━━━ DATASET RECORDS

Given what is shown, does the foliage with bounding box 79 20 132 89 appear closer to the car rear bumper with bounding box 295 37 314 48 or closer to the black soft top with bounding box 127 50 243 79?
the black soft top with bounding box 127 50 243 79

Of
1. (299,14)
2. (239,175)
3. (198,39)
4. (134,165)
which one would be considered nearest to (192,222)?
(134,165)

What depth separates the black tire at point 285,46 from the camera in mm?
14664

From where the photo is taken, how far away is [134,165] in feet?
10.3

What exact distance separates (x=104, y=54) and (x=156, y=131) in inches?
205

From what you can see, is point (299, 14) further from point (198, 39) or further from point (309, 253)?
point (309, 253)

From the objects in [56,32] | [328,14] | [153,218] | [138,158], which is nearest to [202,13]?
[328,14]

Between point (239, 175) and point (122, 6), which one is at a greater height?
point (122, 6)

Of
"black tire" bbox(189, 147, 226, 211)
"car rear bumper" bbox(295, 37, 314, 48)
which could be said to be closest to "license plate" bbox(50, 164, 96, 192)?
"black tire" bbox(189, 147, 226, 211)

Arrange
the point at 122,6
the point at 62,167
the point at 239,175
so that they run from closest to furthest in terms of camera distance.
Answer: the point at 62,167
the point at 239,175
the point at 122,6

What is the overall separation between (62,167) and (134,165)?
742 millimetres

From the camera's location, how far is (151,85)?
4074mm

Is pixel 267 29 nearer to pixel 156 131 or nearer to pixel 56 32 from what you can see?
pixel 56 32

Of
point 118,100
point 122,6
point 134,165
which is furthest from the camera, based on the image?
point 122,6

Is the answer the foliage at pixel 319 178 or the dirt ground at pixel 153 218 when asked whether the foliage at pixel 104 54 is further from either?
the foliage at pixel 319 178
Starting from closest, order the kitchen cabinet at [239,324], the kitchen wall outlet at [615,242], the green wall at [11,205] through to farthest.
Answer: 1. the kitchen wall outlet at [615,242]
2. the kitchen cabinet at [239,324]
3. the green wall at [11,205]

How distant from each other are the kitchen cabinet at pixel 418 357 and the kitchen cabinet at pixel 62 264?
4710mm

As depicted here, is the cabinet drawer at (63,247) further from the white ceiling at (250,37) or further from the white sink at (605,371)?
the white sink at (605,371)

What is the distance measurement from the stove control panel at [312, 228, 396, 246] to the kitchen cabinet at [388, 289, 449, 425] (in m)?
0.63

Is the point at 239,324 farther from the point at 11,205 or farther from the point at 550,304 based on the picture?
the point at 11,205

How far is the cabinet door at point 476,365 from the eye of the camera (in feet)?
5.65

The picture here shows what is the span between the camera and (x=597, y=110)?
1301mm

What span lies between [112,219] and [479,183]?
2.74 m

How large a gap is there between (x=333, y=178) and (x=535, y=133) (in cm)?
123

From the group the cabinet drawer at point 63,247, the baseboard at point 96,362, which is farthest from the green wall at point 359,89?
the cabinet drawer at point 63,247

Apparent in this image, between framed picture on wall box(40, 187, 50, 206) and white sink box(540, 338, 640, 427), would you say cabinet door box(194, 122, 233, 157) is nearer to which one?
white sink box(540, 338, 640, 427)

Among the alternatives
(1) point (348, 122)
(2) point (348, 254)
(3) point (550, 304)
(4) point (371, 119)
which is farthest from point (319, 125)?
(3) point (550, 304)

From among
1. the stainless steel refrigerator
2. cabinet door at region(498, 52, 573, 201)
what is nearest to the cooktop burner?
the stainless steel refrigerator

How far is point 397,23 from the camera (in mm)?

━━━━━━

WRITTEN EXERCISE
Quote all of the entries above verbatim, from the first line to the last.

COMPLETED TASK
Given what is shown, does the foliage with bounding box 79 20 132 89 appear closer to the car rear bumper with bounding box 295 37 314 48 or closer to the black soft top with bounding box 127 50 243 79?
the black soft top with bounding box 127 50 243 79

Of
1. (299,14)
2. (239,175)
3. (198,39)
4. (134,165)
which one would be considered nearest to (192,222)?
(134,165)

What depth separates the black tire at point 285,46 from the camera in mm?
14664

From where the photo is taken, how far away is [134,165] in feet?
10.3

What exact distance separates (x=104, y=54) and (x=156, y=131) in inches?
205

From what you can see, is point (299, 14) further from point (198, 39) or further from point (309, 253)?
point (309, 253)

From the objects in [56,32] | [328,14] | [153,218] | [138,158], which is nearest to [202,13]?
[328,14]

Between point (239, 175) and point (122, 6), which one is at a greater height?
point (122, 6)

Of
"black tire" bbox(189, 147, 226, 211)
"car rear bumper" bbox(295, 37, 314, 48)
which could be said to be closest to "license plate" bbox(50, 164, 96, 192)?
"black tire" bbox(189, 147, 226, 211)

Arrange
the point at 122,6
the point at 62,167
the point at 239,175
so that they run from closest to furthest in terms of camera distance.
Answer: the point at 62,167
the point at 239,175
the point at 122,6

What is the overall separation between (62,167) and (134,165)?
742 millimetres

From the camera's location, how far is (151,85)?
4074mm

Is pixel 267 29 nearer to pixel 156 131 or nearer to pixel 56 32 from what you can see?
pixel 56 32

Of
point 118,100
point 122,6
point 134,165
which is furthest from the camera, based on the image?
point 122,6

Is the answer the foliage at pixel 319 178 or the dirt ground at pixel 153 218 when asked whether the foliage at pixel 104 54 is further from either?
the foliage at pixel 319 178
Starting from closest, order the kitchen cabinet at [239,324], the kitchen wall outlet at [615,242], the green wall at [11,205] through to farthest.
Answer: 1. the kitchen wall outlet at [615,242]
2. the kitchen cabinet at [239,324]
3. the green wall at [11,205]

How distant from each other are the kitchen cabinet at pixel 418 357 and the kitchen cabinet at pixel 62 264?
4710mm

As depicted here, is the cabinet drawer at (63,247) further from the white ceiling at (250,37) or further from the white sink at (605,371)?
the white sink at (605,371)

What is the distance measurement from the stove control panel at [312, 228, 396, 246] to the kitchen cabinet at [388, 289, 449, 425] (in m)?
0.63

Is the point at 239,324 farther from the point at 11,205 or farther from the point at 550,304 based on the picture?
the point at 11,205

How far is the cabinet door at point 476,365 from the eye of the camera (in feet)?
5.65

The picture here shows what is the span between the camera and (x=597, y=110)?
1301mm

What span lies between [112,219] and [479,183]?
2.74 m

How large a gap is there between (x=333, y=178) and (x=535, y=133) (in cm)?
123

From the group the cabinet drawer at point 63,247, the baseboard at point 96,362, which is farthest from the green wall at point 359,89?
the cabinet drawer at point 63,247

Apparent in this image, between framed picture on wall box(40, 187, 50, 206) and white sink box(540, 338, 640, 427), would you say cabinet door box(194, 122, 233, 157) is nearer to which one?
white sink box(540, 338, 640, 427)

Among the alternatives
(1) point (348, 122)
(2) point (348, 254)
(3) point (550, 304)
(4) point (371, 119)
which is farthest from point (319, 125)?
(3) point (550, 304)

From among
1. the stainless steel refrigerator
2. cabinet door at region(498, 52, 573, 201)
what is nearest to the cooktop burner?
the stainless steel refrigerator

How far is point 397,23 from the camera (in mm)?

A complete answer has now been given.